Task
Retype every line from the start of the data down to and including the line with "1.1 – VIVA COM GRATIDÃO.". Skip the pictures.

Start of Material shown

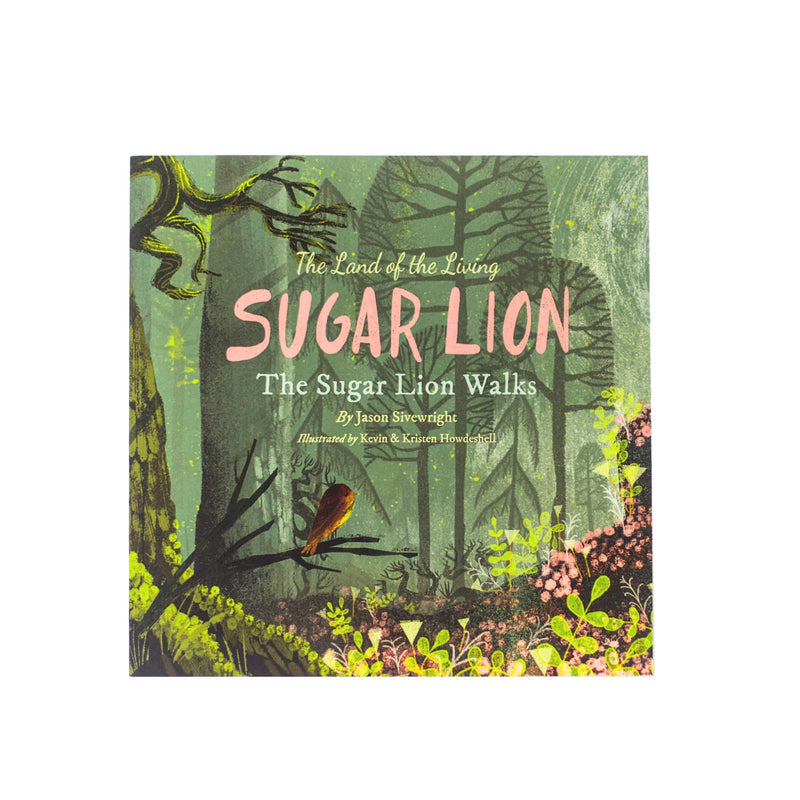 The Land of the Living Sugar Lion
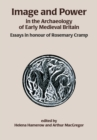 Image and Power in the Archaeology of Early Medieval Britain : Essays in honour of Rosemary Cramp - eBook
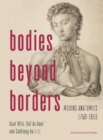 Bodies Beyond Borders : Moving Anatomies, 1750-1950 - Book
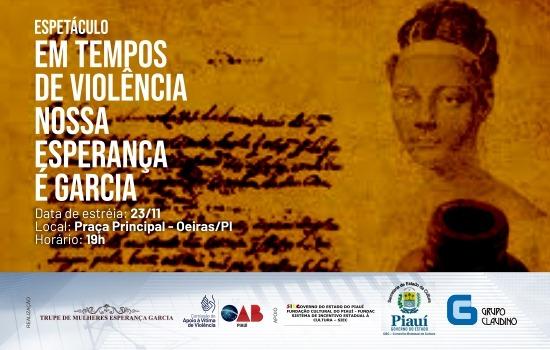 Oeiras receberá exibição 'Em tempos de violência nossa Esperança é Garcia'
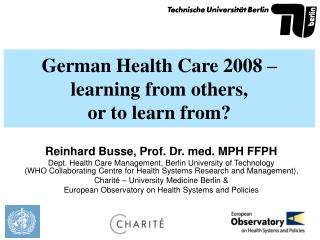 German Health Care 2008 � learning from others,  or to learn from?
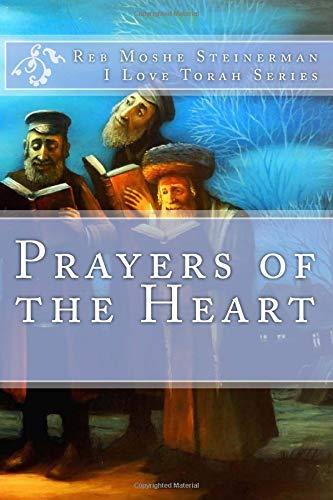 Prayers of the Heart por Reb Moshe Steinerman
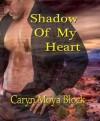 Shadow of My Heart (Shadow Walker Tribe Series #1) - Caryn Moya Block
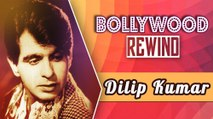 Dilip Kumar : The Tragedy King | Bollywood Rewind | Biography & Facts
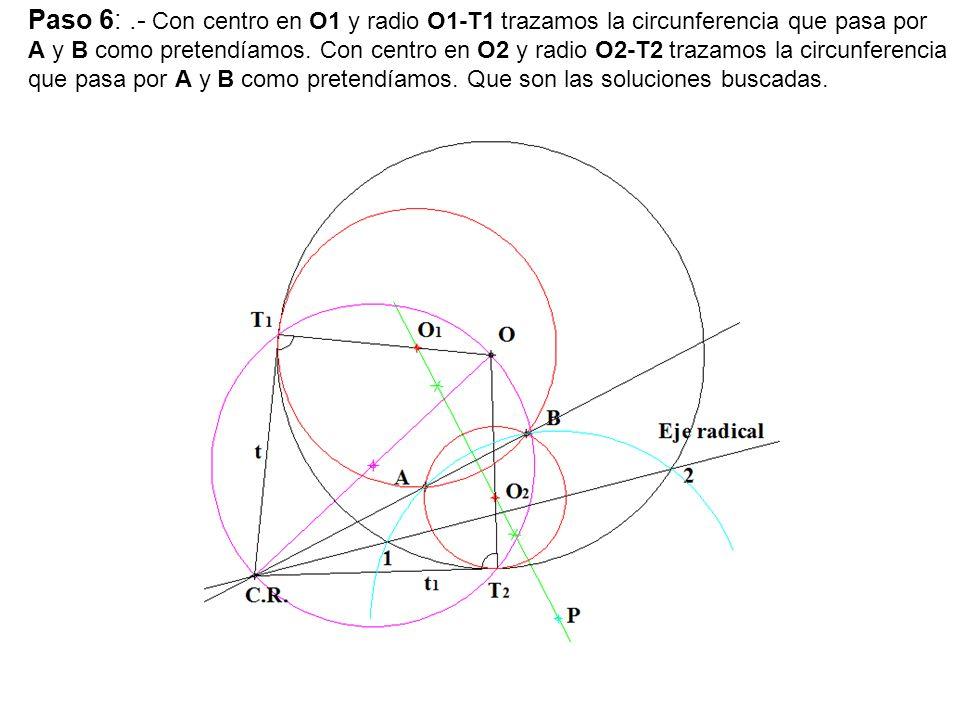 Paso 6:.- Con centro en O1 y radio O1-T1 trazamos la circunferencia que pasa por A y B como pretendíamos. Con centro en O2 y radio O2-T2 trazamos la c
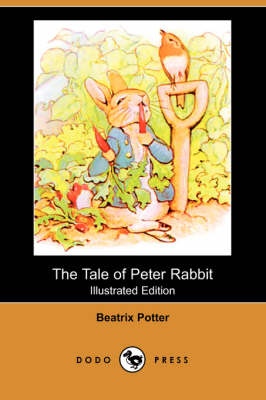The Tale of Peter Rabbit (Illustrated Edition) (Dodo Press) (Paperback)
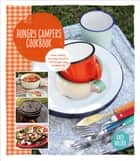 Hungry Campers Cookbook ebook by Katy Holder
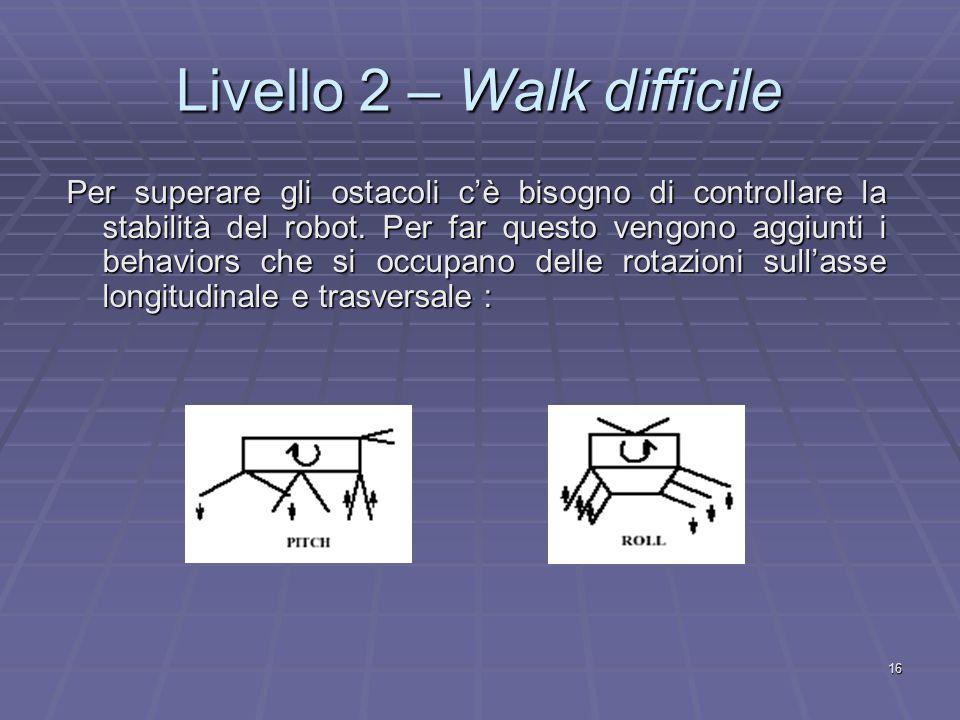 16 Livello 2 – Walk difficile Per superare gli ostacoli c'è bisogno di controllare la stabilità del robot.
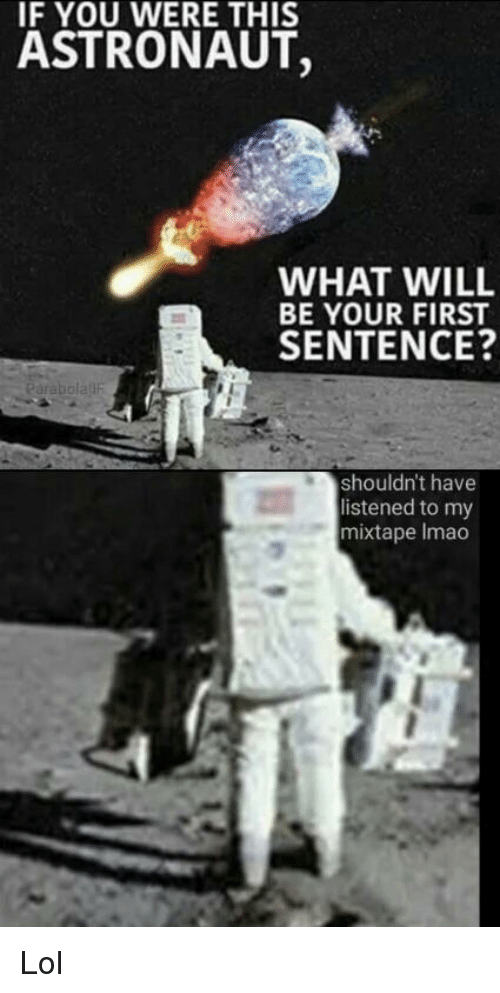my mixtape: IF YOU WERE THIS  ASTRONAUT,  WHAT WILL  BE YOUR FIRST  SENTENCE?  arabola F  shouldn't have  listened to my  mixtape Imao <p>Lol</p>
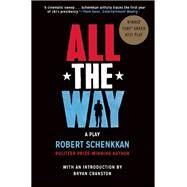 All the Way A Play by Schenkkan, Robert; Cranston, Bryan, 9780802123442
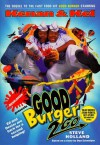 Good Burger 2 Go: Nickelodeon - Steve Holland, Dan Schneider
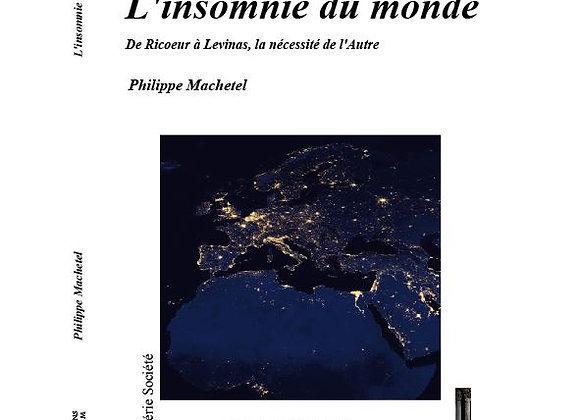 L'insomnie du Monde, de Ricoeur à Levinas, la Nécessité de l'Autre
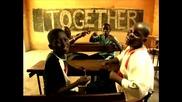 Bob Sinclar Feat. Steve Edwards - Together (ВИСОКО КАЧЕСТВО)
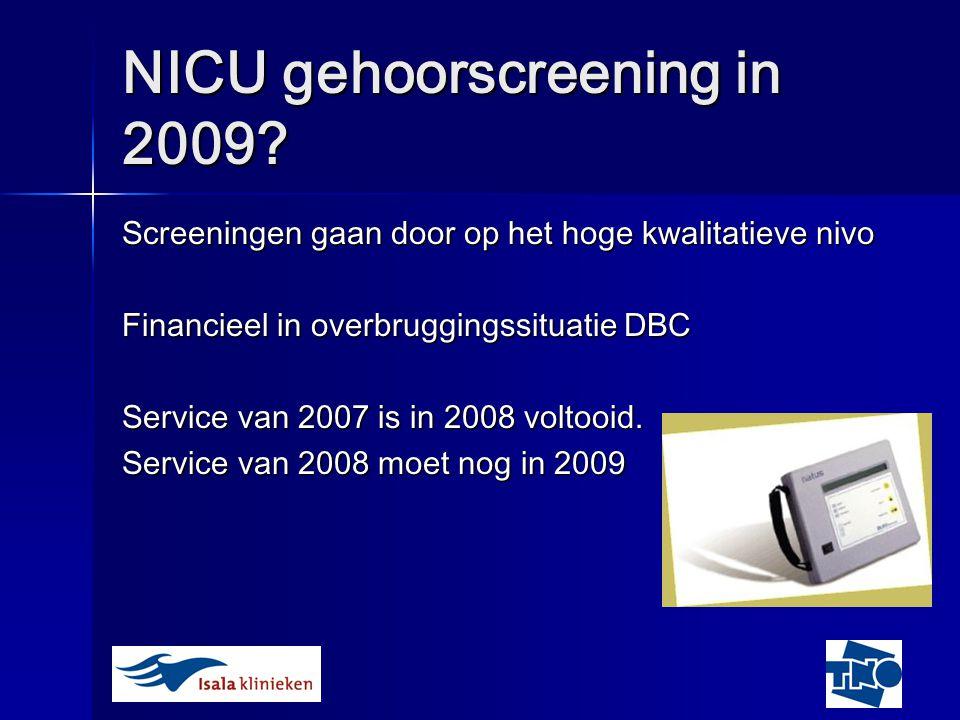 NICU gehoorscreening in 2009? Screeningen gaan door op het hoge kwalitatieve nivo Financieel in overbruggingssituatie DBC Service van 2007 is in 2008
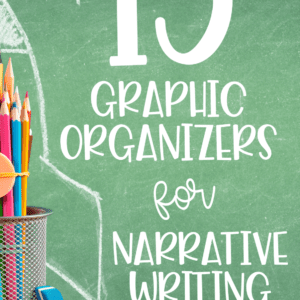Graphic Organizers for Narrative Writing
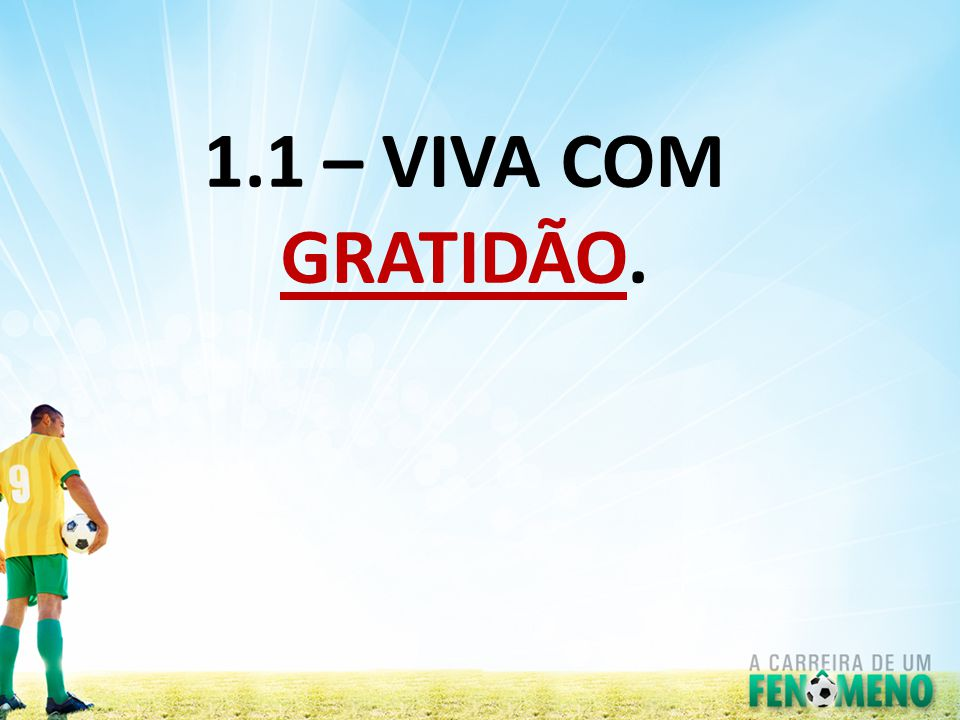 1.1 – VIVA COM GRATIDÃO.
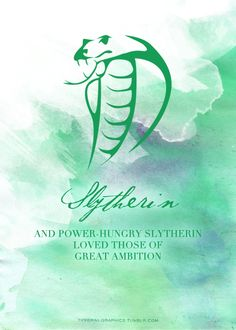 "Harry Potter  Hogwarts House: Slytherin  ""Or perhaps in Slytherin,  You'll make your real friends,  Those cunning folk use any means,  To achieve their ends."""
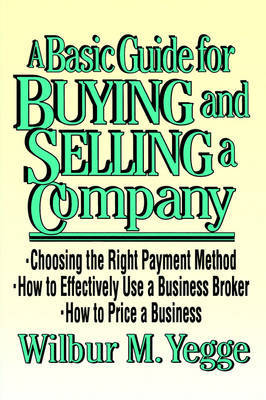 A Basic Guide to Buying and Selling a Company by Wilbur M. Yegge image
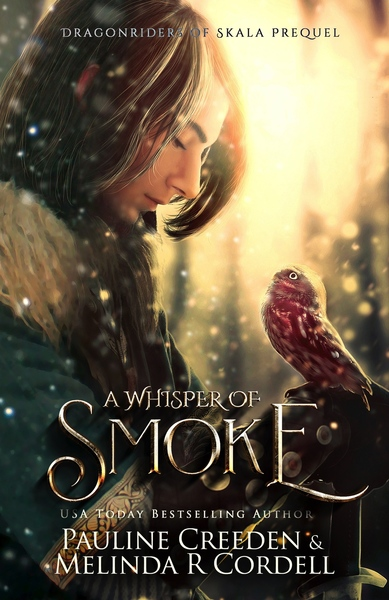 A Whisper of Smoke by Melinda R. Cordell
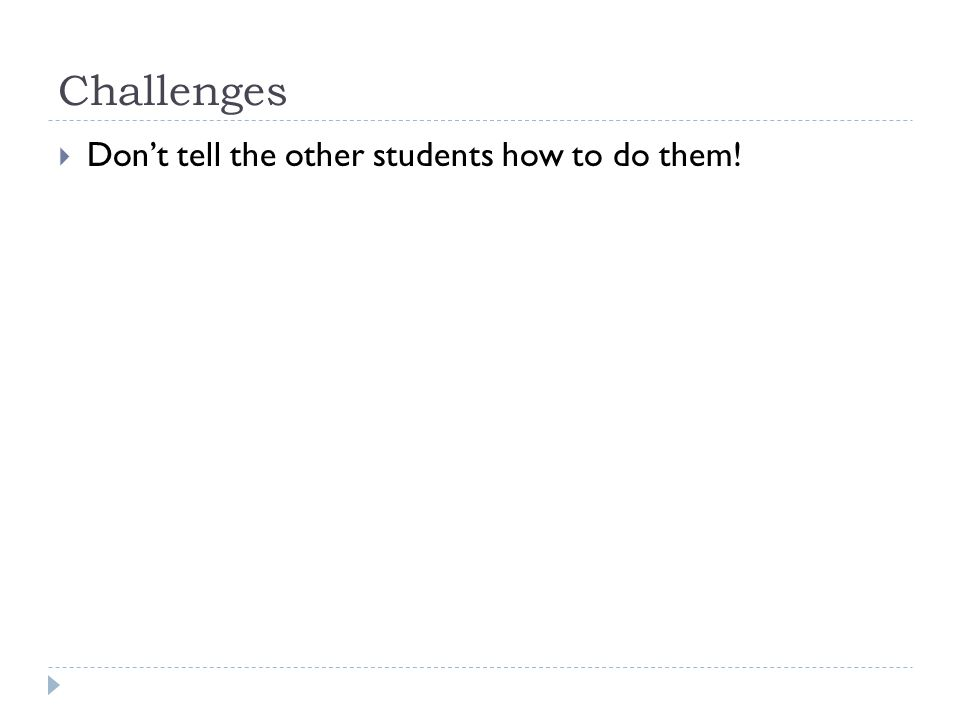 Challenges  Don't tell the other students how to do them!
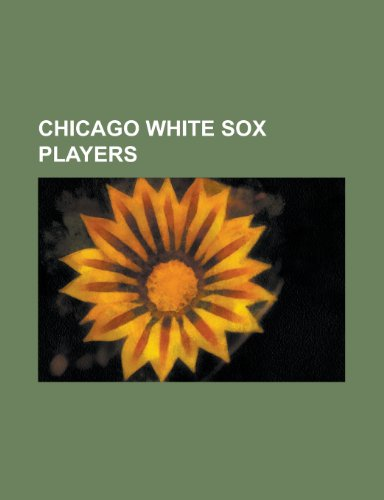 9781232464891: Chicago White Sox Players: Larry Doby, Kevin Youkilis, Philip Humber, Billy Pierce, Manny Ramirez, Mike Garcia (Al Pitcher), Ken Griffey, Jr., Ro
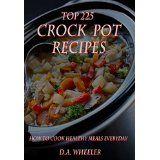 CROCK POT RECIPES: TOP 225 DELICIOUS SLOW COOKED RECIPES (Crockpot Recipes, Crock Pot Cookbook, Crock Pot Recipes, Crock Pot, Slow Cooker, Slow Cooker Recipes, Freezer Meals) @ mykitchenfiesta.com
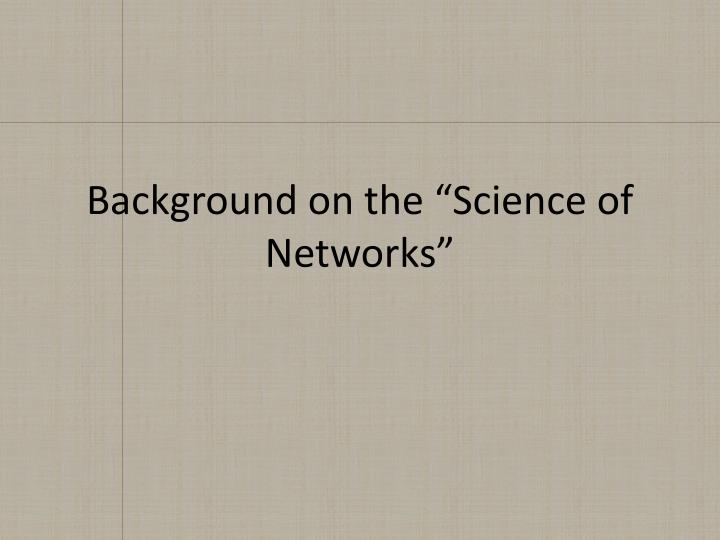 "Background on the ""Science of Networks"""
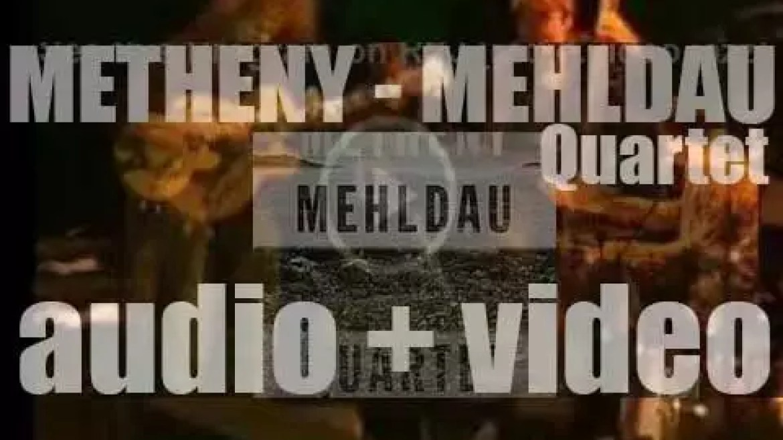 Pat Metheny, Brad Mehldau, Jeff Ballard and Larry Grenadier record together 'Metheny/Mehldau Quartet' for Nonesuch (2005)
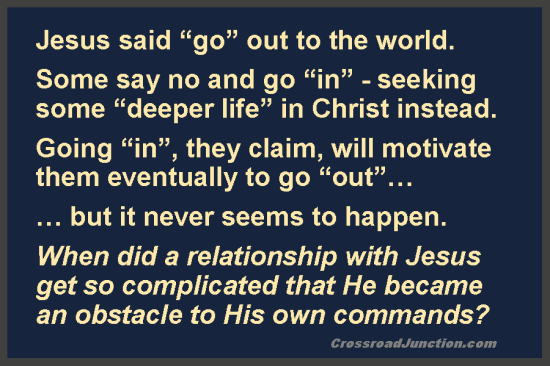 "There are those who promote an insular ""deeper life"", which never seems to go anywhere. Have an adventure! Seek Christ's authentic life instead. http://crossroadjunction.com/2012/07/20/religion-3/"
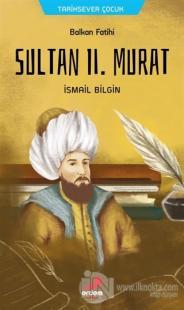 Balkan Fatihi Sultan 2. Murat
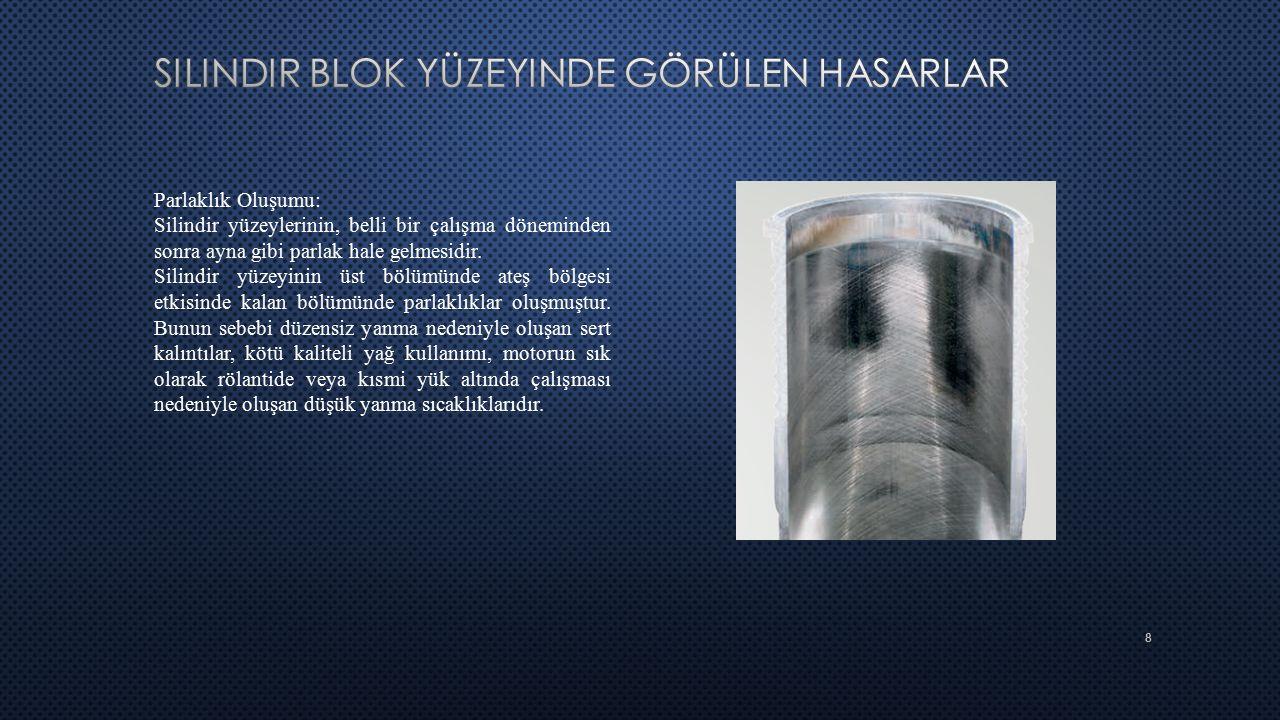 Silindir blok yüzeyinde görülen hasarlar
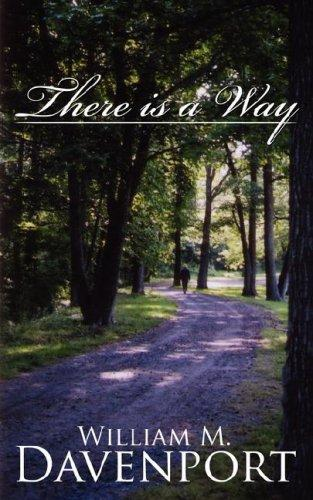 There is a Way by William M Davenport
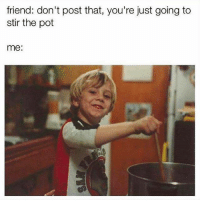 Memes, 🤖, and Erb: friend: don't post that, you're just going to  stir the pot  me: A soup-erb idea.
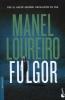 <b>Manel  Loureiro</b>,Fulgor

End of Material shown

Solution to this task
 The Land of the Living Sugar Lion
 Image and Power in the Archaeology of Early Medieval Britain : Essays in honour of Rosemary Cramp - eBook
 Bodies Beyond Borders : Moving Anatomies, 1750-1950 - Book
 Oeiras receberá exibição 'Em tempos de violência nossa Esperança é Garcia'
 German Health Care 2008 � learning from others,  or to learn from?
 Prayers of the Heart por Reb Moshe Steinerman
 Shadow of My Heart (Shadow Walker Tribe Series #1) - Caryn Moya Block
 Dilip Kumar : The Tragedy King | Bollywood Rewind | Biography & Facts
 Paso 6:.- Con centro en O1 y radio O1-T1 trazamos la circunferencia que pasa por A y B como pretendíamos. Con centro en O2 y radio O2-T2 trazamos la c
The Tale of Peter Rabbit (Illustrated Edition) (Dodo Press) (Paperback)
 Hungry Campers Cookbook ebook by Katy Holder
 16 Livello 2 – Walk difficile Per superare gli ostacoli c'è bisogno di controllare la stabilità del robot.
my mixtape: IF YOU WERE THIS  ASTRONAUT,  WHAT WILL  BE YOUR FIRST  SENTENCE?  arabola F  shouldn't have  listened to my  mixtape Imao <p>Lol</p>
 All the Way A Play by Schenkkan, Robert; Cranston, Bryan, 9780802123442
 Good Burger 2 Go: Nickelodeon - Steve Holland, Dan Schneider
 L'insomnie du Monde, de Ricoeur à Levinas, la Nécessité de l'Autre
 Bob Sinclar Feat. Steve Edwards - Together (ВИСОКО КАЧЕСТВО)
 NICU gehoorscreening in 2009? Screeningen gaan door op het hoge kwalitatieve nivo Financieel in overbruggingssituatie DBC Service van 2007 is in 2008
Graphic Organizers for Narrative Writing
 1.1 – VIVA COM GRATIDÃO.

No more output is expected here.